INDIANA — Indiana’s attorney general said this week he’s ready to support using the $12.5 million Indiana is to receive as part of a recent settlement with an international consulting firm to go toward initiatives across the state to help in the addiction crisis.

A near $600 million agreement was reached between the consulting firm, McKinsey & Company, and 47 states, the District of Columbia and five U.S. territories.

Separate settlements have been reached with two other states not part of this lawsuit. McKinsey worked with PurduePharma, the maker of OxyContin, on strategies to market the drug.

Indiana Attorney General Todd Rokita said during a visit to New Albany this week that the action is a major victory.

“I think people lose track of it because the opioid crisis and the conversation around it has been going on for the better part of a decade now,” he said. “[But] this is the first time Indiana has received settlement monies.

“It really marks the first legal victory in terms of a win for the State of Indiana.”

Although the decision on how to spend the settlement funds will largely be in the hands of Indiana Gov. Eric Holcomb’s legal team, state legislators and the attorney general’s office, Rokita said he wants to see it benefit communities across the state who need it.

“We haven’t decided how to spend the money and the ‘we’ isn’t just me,” he said, adding that he hopes it can go into programming “that’s truly representative of the state. They have an opportunity here.”

Rokita said the way the current law reads, the monies will go into a settlement fund, “and we’re working on ways to use that.”

“You usually do it through an appropriations bill and we’re in the right session to do that but there might be some special stand-alone legislation. I know the governor has ideas, individuals representatives and senators will have some ideas, I have some ideas.”

He said as soon as he and his team were sworn in in early January, “we were right on top of it,” he said. “It was our top priority to bring this huge plane in for a landing.”

But, he added that it “certainly didn’t start on Jan. 11; it has been years in the making. And as I’ve gone around to meet deputies attorney general and their staff, it really is a credit to them that they were so diligent over the last four years working this case.”

Rokita first realized the extent of the crisis when in his former role as a U.S. Congressman he visited Austin, which several years ago was the epicenter of HIV related to intravenous drug use in the U.S.
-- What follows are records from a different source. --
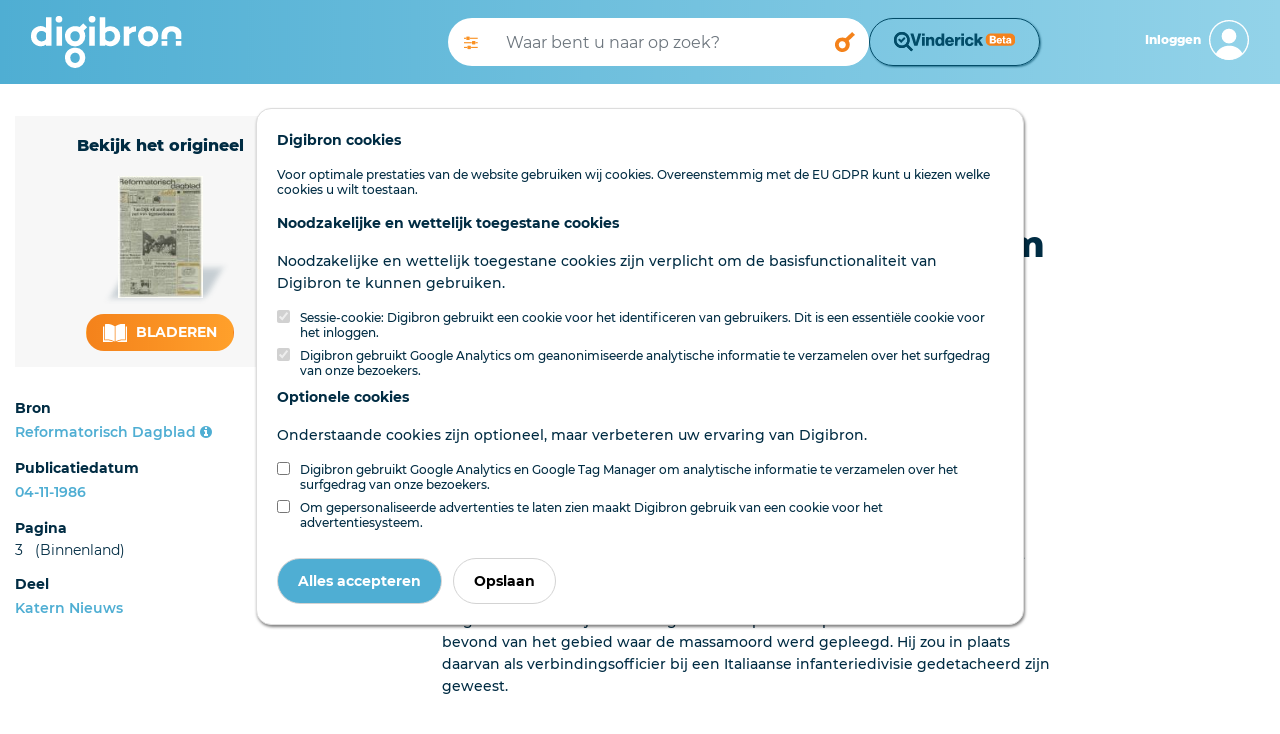

--- FILE ---
content_type: image/svg+xml
request_url: https://www.digibron.nl/images/icons/default/icon-read-white.svg
body_size: 207
content:
<svg xmlns="http://www.w3.org/2000/svg" viewBox="0 0 20.42 15.38"><defs><style>.cls-1{fill-rule:evenodd;}</style></defs><title>icon-read</title><g fill="RGB(255,255,255)" id="Laag_2" data-name="Laag 2"><g id="Laag_1-2" data-name="Laag 1"><path class="cls-1" d="M0,2.13V15.38H9.1a15.35,15.35,0,0,0-3.24-1.3A21.54,21.54,0,0,0,1.11,14V2.13Z"/><path class="cls-1" d="M14.57,14.08a15.64,15.64,0,0,0-3.25,1.3h9.1V2.13h-1.1V14a21.53,21.53,0,0,0-4.75.05"/><path class="cls-1" d="M10.55,15a16,16,0,0,1,3.88-1.61,20.48,20.48,0,0,1,4.22-.05V.11a20.36,20.36,0,0,0-4,0,15.47,15.47,0,0,0-4.12,1.74Z"/><path class="cls-1" d="M9.88,15V1.86A15.29,15.29,0,0,0,5.75.13a19.51,19.51,0,0,0-4,0V13.37A19.82,19.82,0,0,1,6,13.42,16,16,0,0,1,9.88,15"/></g></g></svg>

--- FILE ---
content_type: image/svg+xml
request_url: https://www.digibron.nl/vinderick/asset/0.20.1/vinderick-logo-blue.svg
body_size: 722
content:
<svg width="57" height="57" viewBox="0 0 57 57" fill="#024c68" xmlns="http://www.w3.org/2000/svg">
<path d="M51.9081 56.9987L37.4539 42.5437C35.6355 43.9975 33.5439 45.1494 31.1813 45.9973C28.8177 46.8467 26.3024 47.2698 23.635 47.2698C17.0296 47.2698 11.4387 44.9829 6.86349 40.4065C2.28703 35.8313 0 30.2406 0 23.6344C0 17.0292 2.28703 11.4385 6.86349 6.86334C11.4387 2.28689 17.0296 0 23.635 0C30.2412 0 35.8321 2.28689 40.4073 6.86334C44.9839 11.4385 47.2708 17.0292 47.2708 23.6344C47.2708 26.3019 46.8477 28.817 45.9983 31.1806C45.1504 33.5431 43.9986 35.6348 42.5446 37.4531L57 51.9095L51.9094 57L51.9081 56.9987ZM21.6352 31.9986L12.8171 23.2713L16.6353 19.4538L21.5445 24.3625L30.636 15.2717L34.4537 19.0893L21.6352 31.9986ZM23.635 39.9982C28.1811 39.9982 32.0443 38.4067 35.2259 35.2251C38.4076 32.0436 39.9994 28.1805 39.9994 23.6344C39.9994 19.0893 38.4076 15.2261 35.2259 12.0445C32.0443 8.86299 28.1811 7.27164 23.635 7.27164C19.0897 7.27164 15.2264 8.86299 12.0448 12.0445C8.86318 15.2261 7.2718 19.0893 7.2718 23.6344C7.2718 28.1805 8.86318 32.0436 12.0448 35.2251C15.2264 38.4067 19.0897 39.9982 23.635 39.9982Z"/>
</svg>
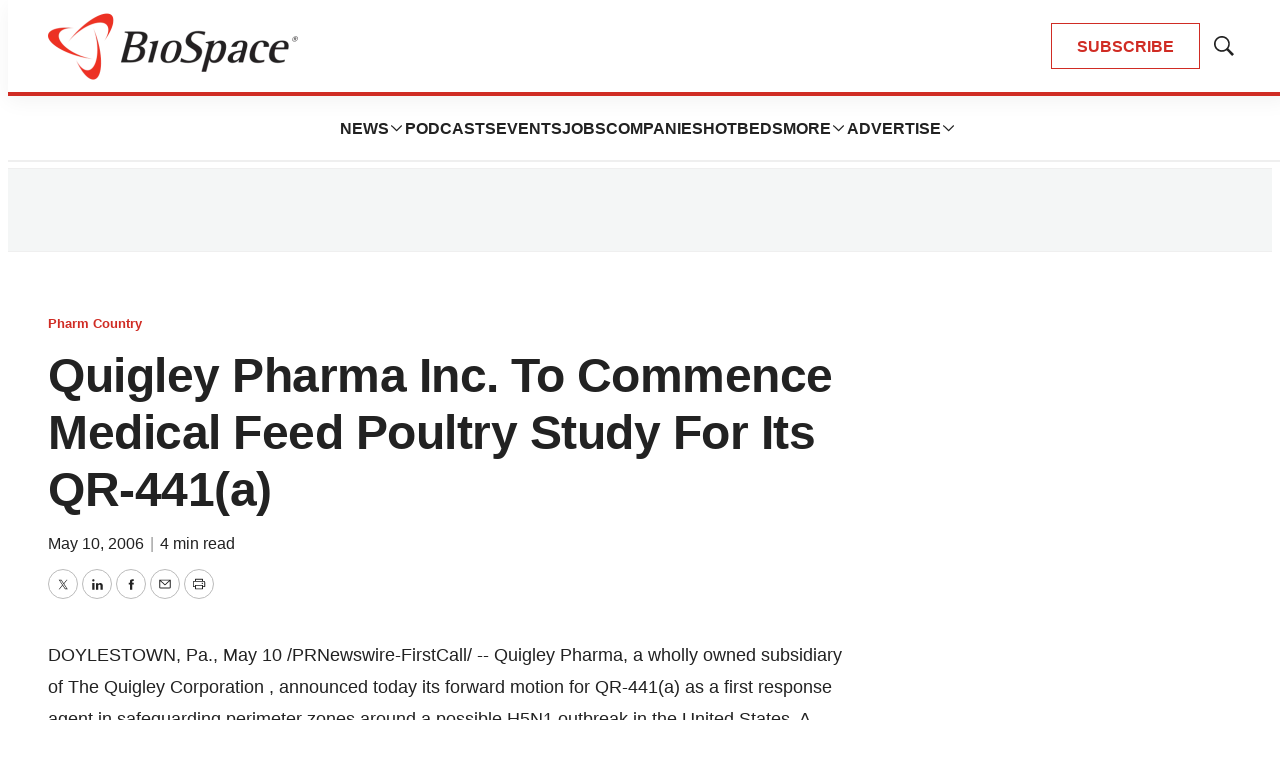

--- FILE ---
content_type: text/html; charset=utf-8
request_url: https://www.google.com/recaptcha/api2/aframe
body_size: 184
content:
<!DOCTYPE HTML><html><head><meta http-equiv="content-type" content="text/html; charset=UTF-8"></head><body><script nonce="7MPxQ7qwx_I2bD1AGX4oqg">/** Anti-fraud and anti-abuse applications only. See google.com/recaptcha */ try{var clients={'sodar':'https://pagead2.googlesyndication.com/pagead/sodar?'};window.addEventListener("message",function(a){try{if(a.source===window.parent){var b=JSON.parse(a.data);var c=clients[b['id']];if(c){var d=document.createElement('img');d.src=c+b['params']+'&rc='+(localStorage.getItem("rc::a")?sessionStorage.getItem("rc::b"):"");window.document.body.appendChild(d);sessionStorage.setItem("rc::e",parseInt(sessionStorage.getItem("rc::e")||0)+1);localStorage.setItem("rc::h",'1768918487145');}}}catch(b){}});window.parent.postMessage("_grecaptcha_ready", "*");}catch(b){}</script></body></html>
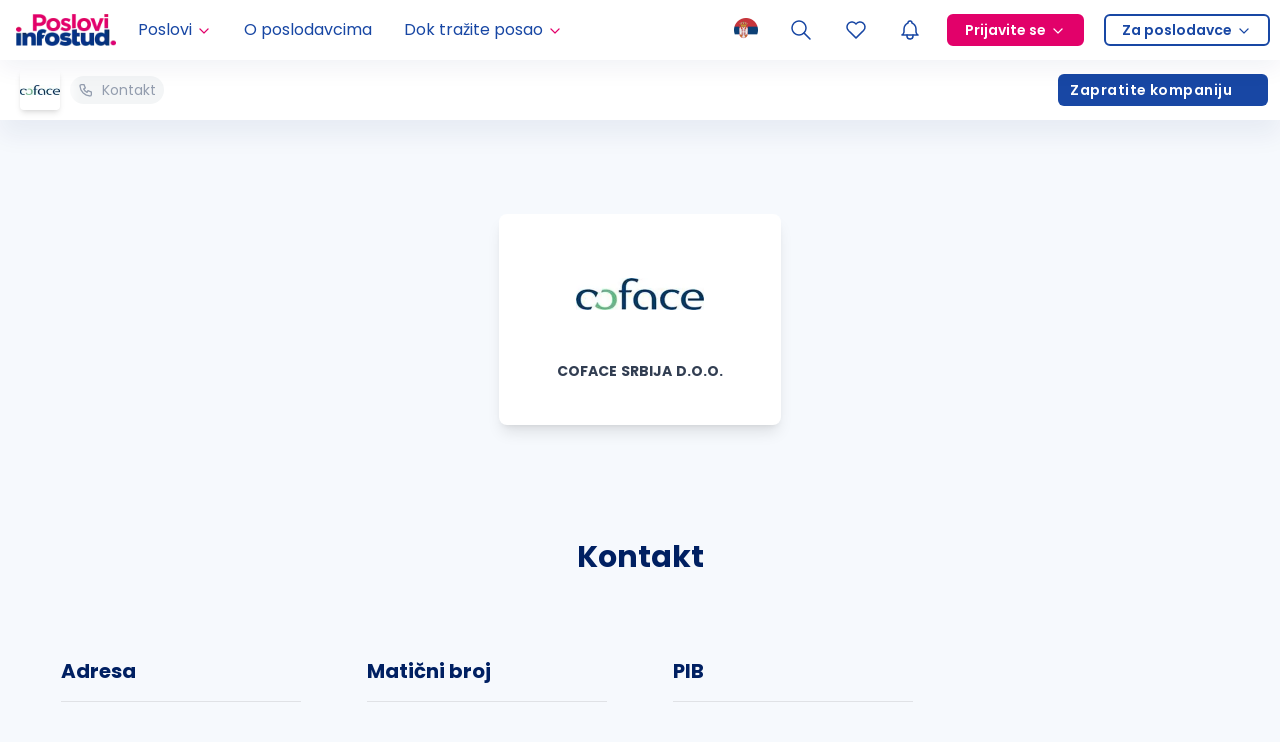

--- FILE ---
content_type: application/javascript; charset=UTF-8
request_url: https://poslovi.infostud.com/_next/static/chunks/webpack-ce2f6b3df40ae689.js
body_size: 2049
content:
!function(){"use strict";var e,t,n,r,c,o,u,i,f,a={},d={};function s(e){var t=d[e];if(void 0!==t)return t.exports;var n=d[e]={id:e,loaded:!1,exports:{}},r=!0;try{a[e].call(n.exports,n,n.exports,s),r=!1}finally{r&&delete d[e]}return n.loaded=!0,n.exports}s.m=a,e=[],s.O=function(t,n,r,c){if(n){c=c||0;for(var o=e.length;o>0&&e[o-1][2]>c;o--)e[o]=e[o-1];e[o]=[n,r,c];return}for(var u=1/0,o=0;o<e.length;o++){for(var n=e[o][0],r=e[o][1],c=e[o][2],i=!0,f=0;f<n.length;f++)u>=c&&Object.keys(s.O).every(function(e){return s.O[e](n[f])})?n.splice(f--,1):(i=!1,c<u&&(u=c));if(i){e.splice(o--,1);var a=r();void 0!==a&&(t=a)}}return t},s.n=function(e){var t=e&&e.__esModule?function(){return e.default}:function(){return e};return s.d(t,{a:t}),t},n=Object.getPrototypeOf?function(e){return Object.getPrototypeOf(e)}:function(e){return e.__proto__},s.t=function(e,r){if(1&r&&(e=this(e)),8&r||"object"==typeof e&&e&&(4&r&&e.__esModule||16&r&&"function"==typeof e.then))return e;var c=Object.create(null);s.r(c);var o={};t=t||[null,n({}),n([]),n(n)];for(var u=2&r&&e;"object"==typeof u&&!~t.indexOf(u);u=n(u))Object.getOwnPropertyNames(u).forEach(function(t){o[t]=function(){return e[t]}});return o.default=function(){return e},s.d(c,o),c},s.d=function(e,t){for(var n in t)s.o(t,n)&&!s.o(e,n)&&Object.defineProperty(e,n,{enumerable:!0,get:t[n]})},s.f={},s.e=function(e){return Promise.all(Object.keys(s.f).reduce(function(t,n){return s.f[n](e,t),t},[]))},s.u=function(e){return 5675===e?"static/chunks/5675-971433fbfd740cb9.js":6340===e?"static/chunks/6340-069549d37382cfff.js":1664===e?"static/chunks/1664-194b31f059767b05.js":7066===e?"static/chunks/7066-376980455edc7441.js":4821===e?"static/chunks/4821-749f40ef62fea29d.js":9902===e?"static/chunks/9902-c3d2a9c298e614e7.js":5596===e?"static/chunks/5596-d6a4c9e0c6b2719e.js":6971===e?"static/chunks/6971-de55dfd5fadda3ed.js":1886===e?"static/chunks/1886-6cbaa3fed5ac4a83.js":7050===e?"static/chunks/7050-b7e82e89664e520d.js":"static/chunks/"+e+"."+({293:"2b0a86989712bb74",870:"30b965b8cadf99f5",935:"25013676202b4abe",1643:"0cb967829672f432",2098:"67acf4d25f0e6c0a",2776:"0ab8e3d8fda34da2",2939:"8070688c20dffd86",3050:"70c617e193b7093a",3325:"22c121826d012b49",5096:"52a587dd69b8dcdf",6529:"677dbcef5a6a3a58",7455:"abddd7a06b98ae54",7486:"1ef69aefa1380b50",7918:"94c17fd90d2243f1",8021:"2c5e952bb918ef83",8460:"a303c12d99cda188",8974:"0e73a12a6ad25972",9204:"b0c167ae1528b7f3",9479:"301dbd22ab0d36a4"})[e]+".js"},s.miniCssF=function(e){},s.g=function(){if("object"==typeof globalThis)return globalThis;try{return this||Function("return this")()}catch(e){if("object"==typeof window)return window}}(),s.o=function(e,t){return Object.prototype.hasOwnProperty.call(e,t)},r={},c="_N_E:",s.l=function(e,t,n,o){if(r[e]){r[e].push(t);return}if(void 0!==n)for(var u,i,f=document.getElementsByTagName("script"),a=0;a<f.length;a++){var d=f[a];if(d.getAttribute("src")==e||d.getAttribute("data-webpack")==c+n){u=d;break}}u||(i=!0,(u=document.createElement("script")).charset="utf-8",u.timeout=120,s.nc&&u.setAttribute("nonce",s.nc),u.setAttribute("data-webpack",c+n),u.src=s.tu(e)),r[e]=[t];var b=function(t,n){u.onerror=u.onload=null,clearTimeout(l);var c=r[e];if(delete r[e],u.parentNode&&u.parentNode.removeChild(u),c&&c.forEach(function(e){return e(n)}),t)return t(n)},l=setTimeout(b.bind(null,void 0,{type:"timeout",target:u}),12e4);u.onerror=b.bind(null,u.onerror),u.onload=b.bind(null,u.onload),i&&document.head.appendChild(u)},s.r=function(e){"undefined"!=typeof Symbol&&Symbol.toStringTag&&Object.defineProperty(e,Symbol.toStringTag,{value:"Module"}),Object.defineProperty(e,"__esModule",{value:!0})},s.nmd=function(e){return e.paths=[],e.children||(e.children=[]),e},s.tt=function(){return void 0===o&&(o={createScriptURL:function(e){return e}},"undefined"!=typeof trustedTypes&&trustedTypes.createPolicy&&(o=trustedTypes.createPolicy("nextjs#bundler",o))),o},s.tu=function(e){return s.tt().createScriptURL(e)},s.p="/_next/",u={2272:0},s.f.j=function(e,t){var n=s.o(u,e)?u[e]:void 0;if(0!==n){if(n)t.push(n[2]);else if(2272!=e){var r=new Promise(function(t,r){n=u[e]=[t,r]});t.push(n[2]=r);var c=s.p+s.u(e),o=Error();s.l(c,function(t){if(s.o(u,e)&&(0!==(n=u[e])&&(u[e]=void 0),n)){var r=t&&("load"===t.type?"missing":t.type),c=t&&t.target&&t.target.src;o.message="Loading chunk "+e+" failed.\n("+r+": "+c+")",o.name="ChunkLoadError",o.type=r,o.request=c,n[1](o)}},"chunk-"+e,e)}else u[e]=0}},s.O.j=function(e){return 0===u[e]},i=function(e,t){var n,r,c=t[0],o=t[1],i=t[2],f=0;if(c.some(function(e){return 0!==u[e]})){for(n in o)s.o(o,n)&&(s.m[n]=o[n]);if(i)var a=i(s)}for(e&&e(t);f<c.length;f++)r=c[f],s.o(u,r)&&u[r]&&u[r][0](),u[r]=0;return s.O(a)},(f=self.webpackChunk_N_E=self.webpackChunk_N_E||[]).forEach(i.bind(null,0)),f.push=i.bind(null,f.push.bind(f)),s.nc=void 0}();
“I saw firsthand,” he said. “I saw the needles in the streets...I remember the police officer telling me ‘wait until about 2:30, you’re going to start to see.’ “I realized then the fight we had on our hands.”

Barb Anderson, founding member of grassroots community organization Clark County CARES, said she’d like to see at least a portion of the settlement go toward helping sustain programs already in place, and ramping up wraparound services for people in recovery.

Through increased attention by groups like Clark County CARES and others in the community dedicated to fighting the opioid and addiction issues, treatment services have swelled from the just two in place a few years ago.

“I would hope a portion of that money could be used to make sure they’re sustained,” she said, adding that the wraparound services portion is crucial to people in recovery — especially the vulnerability that can come with graduating from a treatment program back into the world, where “the everyday pressures of living can get to people. Funding that would be invaluable.”